> _Exercise objective_: Provide the records once more, identical to the original.

(Dataset records)
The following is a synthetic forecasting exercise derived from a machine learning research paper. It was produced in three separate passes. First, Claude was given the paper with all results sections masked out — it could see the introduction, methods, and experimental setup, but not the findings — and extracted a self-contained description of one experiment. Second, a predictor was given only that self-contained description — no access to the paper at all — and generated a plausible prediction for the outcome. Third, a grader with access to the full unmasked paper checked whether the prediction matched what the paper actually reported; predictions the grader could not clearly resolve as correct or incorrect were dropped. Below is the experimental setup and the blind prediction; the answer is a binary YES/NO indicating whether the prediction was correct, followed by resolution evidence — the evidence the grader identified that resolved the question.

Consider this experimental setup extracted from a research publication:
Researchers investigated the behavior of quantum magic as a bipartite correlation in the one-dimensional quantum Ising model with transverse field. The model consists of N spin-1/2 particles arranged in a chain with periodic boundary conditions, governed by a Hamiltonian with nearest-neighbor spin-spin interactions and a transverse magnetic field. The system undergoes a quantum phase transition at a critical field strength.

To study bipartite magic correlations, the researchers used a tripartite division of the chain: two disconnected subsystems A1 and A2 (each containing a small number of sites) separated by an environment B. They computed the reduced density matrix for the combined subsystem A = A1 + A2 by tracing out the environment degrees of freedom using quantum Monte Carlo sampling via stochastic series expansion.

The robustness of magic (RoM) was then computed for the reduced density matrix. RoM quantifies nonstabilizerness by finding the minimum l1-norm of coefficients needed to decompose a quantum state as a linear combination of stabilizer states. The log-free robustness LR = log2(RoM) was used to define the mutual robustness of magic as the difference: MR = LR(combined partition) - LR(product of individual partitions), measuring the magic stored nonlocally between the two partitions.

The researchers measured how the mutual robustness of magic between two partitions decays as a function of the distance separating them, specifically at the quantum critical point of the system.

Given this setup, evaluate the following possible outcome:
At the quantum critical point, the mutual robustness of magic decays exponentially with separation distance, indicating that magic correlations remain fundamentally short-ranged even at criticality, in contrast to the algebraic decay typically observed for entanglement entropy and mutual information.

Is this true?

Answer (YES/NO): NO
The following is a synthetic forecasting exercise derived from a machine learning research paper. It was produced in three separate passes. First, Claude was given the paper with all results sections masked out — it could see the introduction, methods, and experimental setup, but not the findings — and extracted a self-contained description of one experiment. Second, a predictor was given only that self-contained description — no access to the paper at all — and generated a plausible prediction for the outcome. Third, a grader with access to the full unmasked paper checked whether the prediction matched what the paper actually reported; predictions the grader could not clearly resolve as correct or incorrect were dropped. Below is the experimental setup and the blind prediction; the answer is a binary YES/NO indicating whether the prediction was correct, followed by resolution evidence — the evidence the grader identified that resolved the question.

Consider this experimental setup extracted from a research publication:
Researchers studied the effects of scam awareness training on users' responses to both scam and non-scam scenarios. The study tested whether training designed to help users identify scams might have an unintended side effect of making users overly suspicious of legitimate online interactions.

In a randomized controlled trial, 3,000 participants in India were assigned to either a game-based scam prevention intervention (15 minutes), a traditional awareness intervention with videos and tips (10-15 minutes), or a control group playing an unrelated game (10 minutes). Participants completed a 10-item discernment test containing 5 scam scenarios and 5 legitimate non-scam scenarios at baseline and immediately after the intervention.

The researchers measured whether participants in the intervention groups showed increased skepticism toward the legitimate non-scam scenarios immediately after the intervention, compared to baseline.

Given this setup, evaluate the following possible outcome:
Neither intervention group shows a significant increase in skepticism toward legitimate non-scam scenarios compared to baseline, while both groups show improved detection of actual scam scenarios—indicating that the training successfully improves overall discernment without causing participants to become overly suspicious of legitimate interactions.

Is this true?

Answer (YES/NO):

> _Output for this task_:
The following is a synthetic forecasting exercise derived from a machine learning research paper. It was produced in three separate passes. First, Claude was given the paper with all results sections masked out — it could see the introduction, methods, and experimental setup, but not the findings — and extracted a self-contained description of one experiment. Second, a predictor was given only that self-contained description — no access to the paper at all — and generated a plausible prediction for the outcome. Third, a grader with access to the full unmasked paper checked whether the prediction matched what the paper actually reported; predictions the grader could not clearly resolve as correct or incorrect were dropped. Below is the experimental setup and the blind prediction; the answer is a binary YES/NO indicating whether the prediction was correct, followed by resolution evidence — the evidence the grader identified that resolved the question.

Consider this experimental setup extracted from a research publication:
Researchers investigated the behavior of quantum magic as a bipartite correlation in the one-dimensional quantum Ising model with transverse field. The model consists of N spin-1/2 particles arranged in a chain with periodic boundary conditions, governed by a Hamiltonian with nearest-neighbor spin-spin interactions and a transverse magnetic field. The system undergoes a quantum phase transition at a critical field strength.

To study bipartite magic correlations, the researchers used a tripartite division of the chain: two disconnected subsystems A1 and A2 (each containing a small number of sites) separated by an environment B. They computed the reduced density matrix for the combined subsystem A = A1 + A2 by tracing out the environment degrees of freedom using quantum Monte Carlo sampling via stochastic series expansion.

The robustness of magic (RoM) was then computed for the reduced density matrix. RoM quantifies nonstabilizerness by finding the minimum l1-norm of coefficients needed to decompose a quantum state as a linear combination of stabilizer states. The log-free robustness LR = log2(RoM) was used to define the mutual robustness of magic as the difference: MR = LR(combined partition) - LR(product of individual partitions), measuring the magic stored nonlocally between the two partitions.

The researchers measured how the mutual robustness of magic between two partitions decays as a function of the distance separating them, specifically at the quantum critical point of the system.

Given this setup, evaluate the following possible outcome:
At the quantum critical point, the mutual robustness of magic decays exponentially with separation distance, indicating that magic correlations remain fundamentally short-ranged even at criticality, in contrast to the algebraic decay typically observed for entanglement entropy and mutual information.

Is this true?

Answer (YES/NO): NO
The following is a synthetic forecasting exercise derived from a machine learning research paper. It was produced in three separate passes. First, Claude was given the paper with all results sections masked out — it could see the introduction, methods, and experimental setup, but not the findings — and extracted a self-contained description of one experiment. Second, a predictor was given only that self-contained description — no access to the paper at all — and generated a plausible prediction for the outcome. Third, a grader with access to the full unmasked paper checked whether the prediction matched what the paper actually reported; predictions the grader could not clearly resolve as correct or incorrect were dropped. Below is the experimental setup and the blind prediction; the answer is a binary YES/NO indicating whether the prediction was correct, followed by resolution evidence — the evidence the grader identified that resolved the question.

Consider this experimental setup extracted from a research publication:
Researchers studied the effects of scam awareness training on users' responses to both scam and non-scam scenarios. The study tested whether training designed to help users identify scams might have an unintended side effect of making users overly suspicious of legitimate online interactions.

In a randomized controlled trial, 3,000 participants in India were assigned to either a game-based scam prevention intervention (15 minutes), a traditional awareness intervention with videos and tips (10-15 minutes), or a control group playing an unrelated game (10 minutes). Participants completed a 10-item discernment test containing 5 scam scenarios and 5 legitimate non-scam scenarios at baseline and immediately after the intervention.

The researchers measured whether participants in the intervention groups showed increased skepticism toward the legitimate non-scam scenarios immediately after the intervention, compared to baseline.

Given this setup, evaluate the following possible outcome:
Neither intervention group shows a significant increase in skepticism toward legitimate non-scam scenarios compared to baseline, while both groups show improved detection of actual scam scenarios—indicating that the training successfully improves overall discernment without causing participants to become overly suspicious of legitimate interactions.

Is this true?

Answer (YES/NO):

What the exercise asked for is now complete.